## Given instruction
Can you quote all of the data below verbatim, omitting the pictures?
###
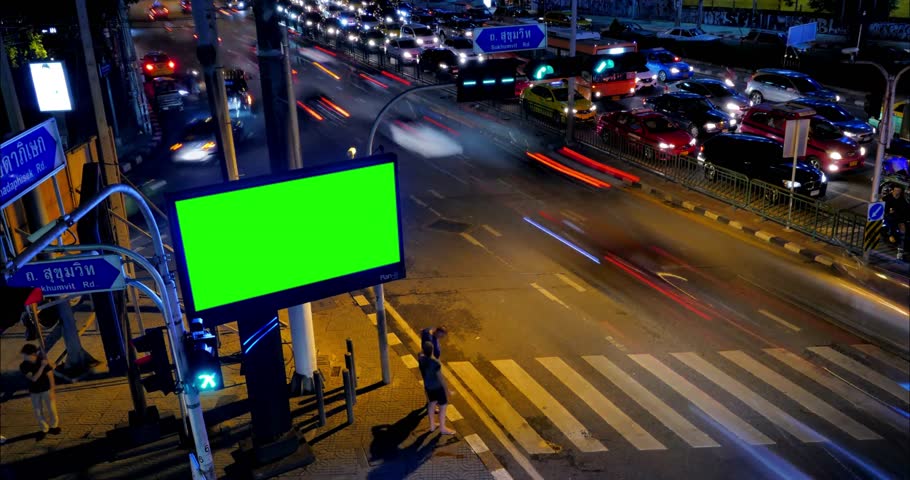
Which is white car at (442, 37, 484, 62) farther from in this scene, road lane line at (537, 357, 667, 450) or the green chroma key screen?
the green chroma key screen

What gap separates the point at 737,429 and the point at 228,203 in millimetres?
8171

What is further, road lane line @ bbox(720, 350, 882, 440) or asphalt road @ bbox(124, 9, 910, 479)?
road lane line @ bbox(720, 350, 882, 440)

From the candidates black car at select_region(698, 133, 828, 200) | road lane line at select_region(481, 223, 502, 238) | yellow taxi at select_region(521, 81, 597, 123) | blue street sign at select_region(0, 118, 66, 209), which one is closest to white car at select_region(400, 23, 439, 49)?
yellow taxi at select_region(521, 81, 597, 123)

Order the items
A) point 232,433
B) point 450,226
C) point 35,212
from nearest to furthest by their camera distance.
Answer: point 232,433, point 35,212, point 450,226

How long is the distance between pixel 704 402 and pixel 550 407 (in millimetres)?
2512

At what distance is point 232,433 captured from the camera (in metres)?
11.7

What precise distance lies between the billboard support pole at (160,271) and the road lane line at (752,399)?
8.31 metres

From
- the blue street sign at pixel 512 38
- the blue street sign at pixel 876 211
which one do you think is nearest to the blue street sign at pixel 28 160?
the blue street sign at pixel 512 38

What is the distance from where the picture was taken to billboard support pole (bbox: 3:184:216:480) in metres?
6.56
###
## Final answer
Which is white car at (442, 37, 484, 62) farther from in this scene, road lane line at (537, 357, 667, 450) or the green chroma key screen?
the green chroma key screen

What gap separates the point at 737,429 and the point at 228,203 in millimetres?
8171

What is further, road lane line @ bbox(720, 350, 882, 440) or asphalt road @ bbox(124, 9, 910, 479)?
road lane line @ bbox(720, 350, 882, 440)

From the candidates black car at select_region(698, 133, 828, 200) | road lane line at select_region(481, 223, 502, 238) | yellow taxi at select_region(521, 81, 597, 123) | blue street sign at select_region(0, 118, 66, 209), which one is closest to white car at select_region(400, 23, 439, 49)?
yellow taxi at select_region(521, 81, 597, 123)

Order the items
A) point 232,433
B) point 450,226
C) point 35,212
from nearest to furthest by their camera distance.
Answer: point 232,433, point 35,212, point 450,226

How long is the distance between pixel 704 402 and pixel 550 407 (in millimetres)?
2512

At what distance is point 232,433 captured from the camera (in metres)?
11.7

What precise distance lies between the billboard support pole at (160,271) and the road lane line at (752,399)?
8.31 metres

From
- the blue street sign at pixel 512 38
- the blue street sign at pixel 876 211
which one do you think is nearest to the blue street sign at pixel 28 160?
the blue street sign at pixel 512 38

What is the distance from where the picture was taken to billboard support pole (bbox: 3:184:216:480) in metres?
6.56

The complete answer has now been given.